Sunday, June 23, 2024

Day After Day #172: Which Way to America?

Day After Day is an ambitious attempt to write about a song every day in 2024 (starting on Jan. 4).

Which Way to America? (1988)

The downside of being a band that's primarily known for one song is it tends to overshadow everything else they've done. Living Colour has dealt with that for decades after rising to fame with the song "Cult of Personality" off their debut album Vivid. 

Formed in 1984 in New York City by guitarist Vernon Reid, the band had several lineups from 1984-1986 until Reid teamed up with singer Corey Glover, bassist Muzz Skillings and drummer Will Calhoun. Reid came from a jazz background, but the band also incorporated influences including Bad Brains, James Brown, Led Zeppelin, Chic and many others into their sound. They eventually caught the attention of Mick Jagger, who helped them get a deal with Epic Records. 

Vivid came out in May 1988, but it took a while for it get some momentum. There was the novelty of four black men playing hard rock, but the success didn't come right away. I actually remember seeing the video for the album's first single "Middle Man" late night on MTV not long after it came out and being impressed and bought the album soon afterward. Then they did a show at TT the Bear's in Cambridge that was simulcast on WBCN; I had to work at Market Basket that night, so I had my brother record it for me. That bootleg was a mindblower; the sheer power and virtuosity exploding off the tape. I was a fan for life.

Then "Cult of Personality" was released as the second single and it totally blew up. The video got heavy airplay, thanks to Glover's dynamic stage presence and Reid's monster Zeppelinesque riff and screaming solos.
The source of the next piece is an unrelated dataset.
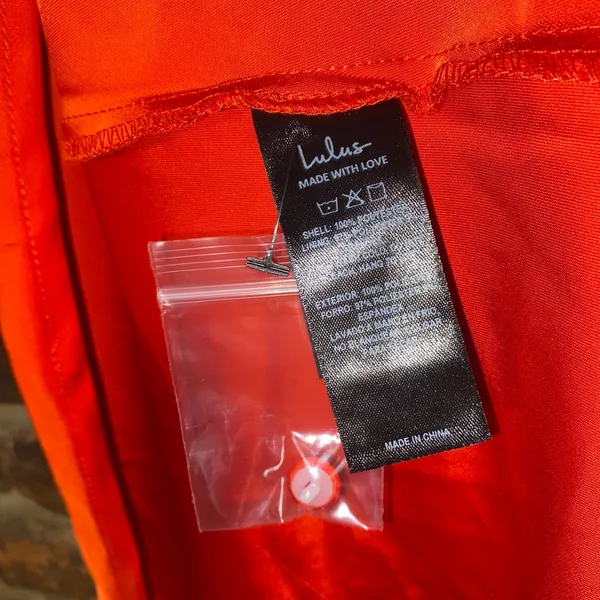 NWOT Lulu's Distinctive Charm Red Orange Satin Midi Dress Women's Size Medium - Image 10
The song went to #13 on the Billboard Hot 100 and #9 on the Album Rock Tracks chart. It also won a Grammy for Best Hard Rock Performance and the video won a few MTV Video Music awards. 
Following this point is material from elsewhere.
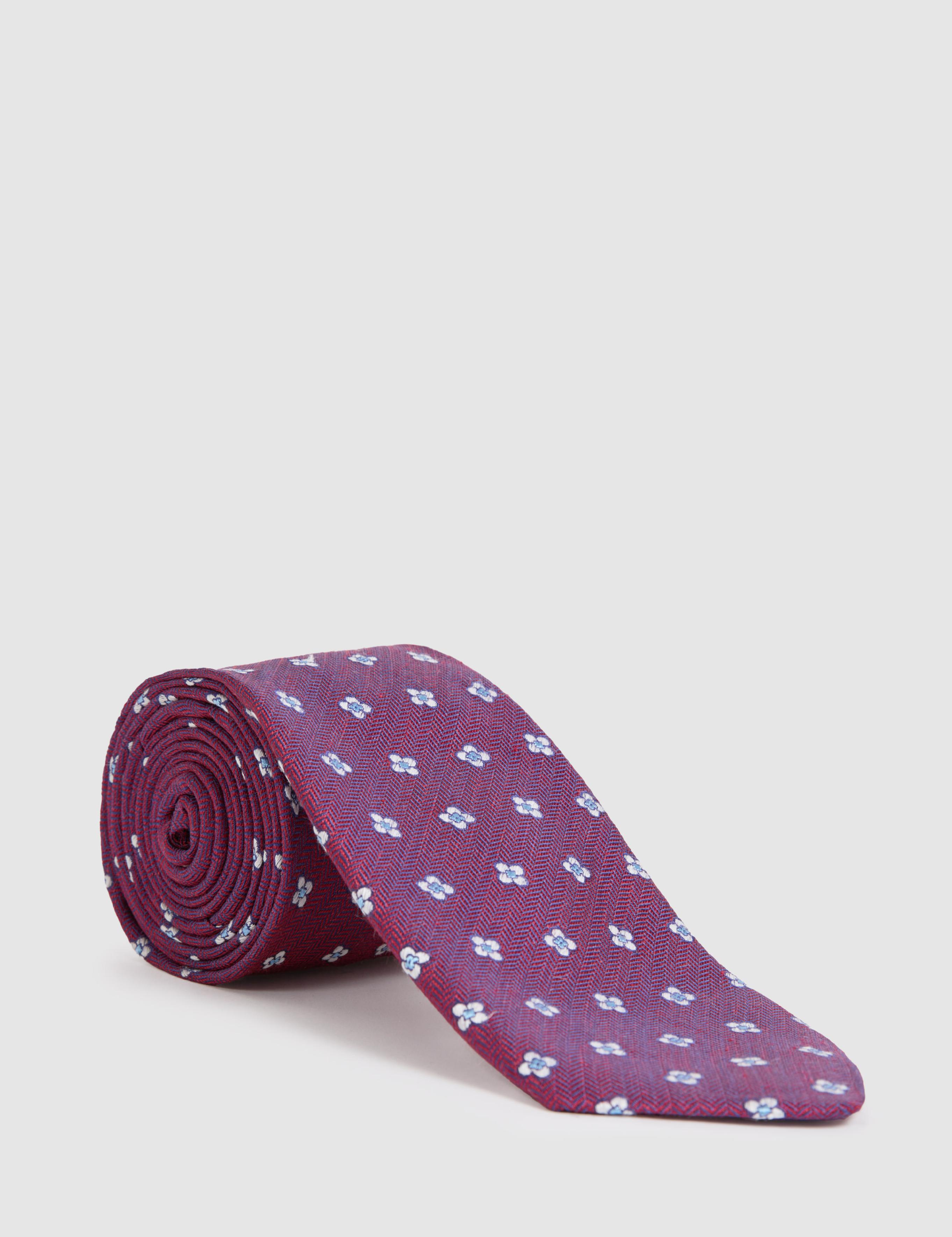 Bordo %100 İpek Desenli Kravat - 50325407002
The great thing about Living Colour was they weren't just a hard rock band. They could play any style. Vivid has the band playing funk, pop, gospel, country, funk and hip hop (with Chuck D and Flavor Flav of Public Enemy guesting on "Funny Vibe"). They also didn't shy away from social issues. The band's look at politics and celebrity in "Cult of Personality" has never been more insightful than right now. And of course, Reid and company wrote about the realities of being black in America on a few songs on the album, including "Funny Vibe" and "Which Way to America?"
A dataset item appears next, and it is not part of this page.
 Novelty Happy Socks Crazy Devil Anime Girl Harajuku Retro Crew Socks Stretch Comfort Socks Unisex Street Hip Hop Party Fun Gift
The latter song closes the album with furious energy as Glover examines the two Americas he sees.

"I look at the TV/Your America's doing well/I look out the window/My America's catching hell/I just want to know which way do I go to get to your America?/I just want to know which way do I go to get to your America?/I change the channel/Your American's doing fine/I read the headlines/My America's doing time."

The song was one of two that Jagger produced (along with "Funny Vibe") for a demo the band sent to the labels when looking for a deal. It became one of the staples of the group's live show.

"Where's my picket fence?/My long, tall glass of lemonade?/Where's my VCR, my stereo, my TV show? I look at the TV/I don't see your America/I look out the window/I don't see your America/I want to know how to get to your America/I want to know how to get to your America."

Glover screeches those last lines as the band careens towards the end of the song, raging against the seemingly ideal life on television that is out of reach.

In a 2019 Kerrang interview, Reid explained his rationale behind the song. "It's about the distance between the idealized America of home and hearth and the reality of life on the streets. It's a song about the schism and the idea of where does that highway go to? Where's the Yellow Brick Road for me? Where are these totemic symbols that we've arrived that are wrapped up in products and consumption? Certain references in the song have dated, like stereos and VCRs, but the materialism that those objects represent is more ferocious and consumptive than ever before. It's the haves and have-nots, it's divisions on racial lines and the difference between aspiration and reality is wider than it's ever been."

The band was able to follow up Vivid with 1990's Time's Up, which was equally successful and even more diverse musically, with thrash metal, Afro-pop, jazz fusion and Delta blues represented. Living Colour played on the first Lollapalooza tour in 1991 and released an outtakes EP called Biscuits. Skillings left the band in 1992 and was replaced by Doug Wimbish; the new lineup released Stain in 1993, which introduced an angrier, more industrial sound that went over the heads of much of the fan base. It didn't sell as well as the previous two releases and the band split up in 1995 over musical differences. 

Living Colour reunited in 2000 to play a surprise show at CBGB. A new album was released in 2003 and another in 2009. The band caught a new wave of popularity with WWE wrestler CM Punk started using "Cult of Personality" as his entrance song. The band's most recent album, Shade, was released in 2017, featuring an amazing cover of the Notorious B.I.G.'s "Who Shot Ya?" 

I saw the band three time in the early '90s, twice on the Time's Up tour and once on the Stain tour, and then saw them 20 years later at the Paradise during a 25th anniversary tour for Vivid. And then I caught them in a tiny club in Hampton Beach last summer and they absolutely tore the place up. They were opening on a tour for Extreme, but I was happy to see them headline and kick total arse.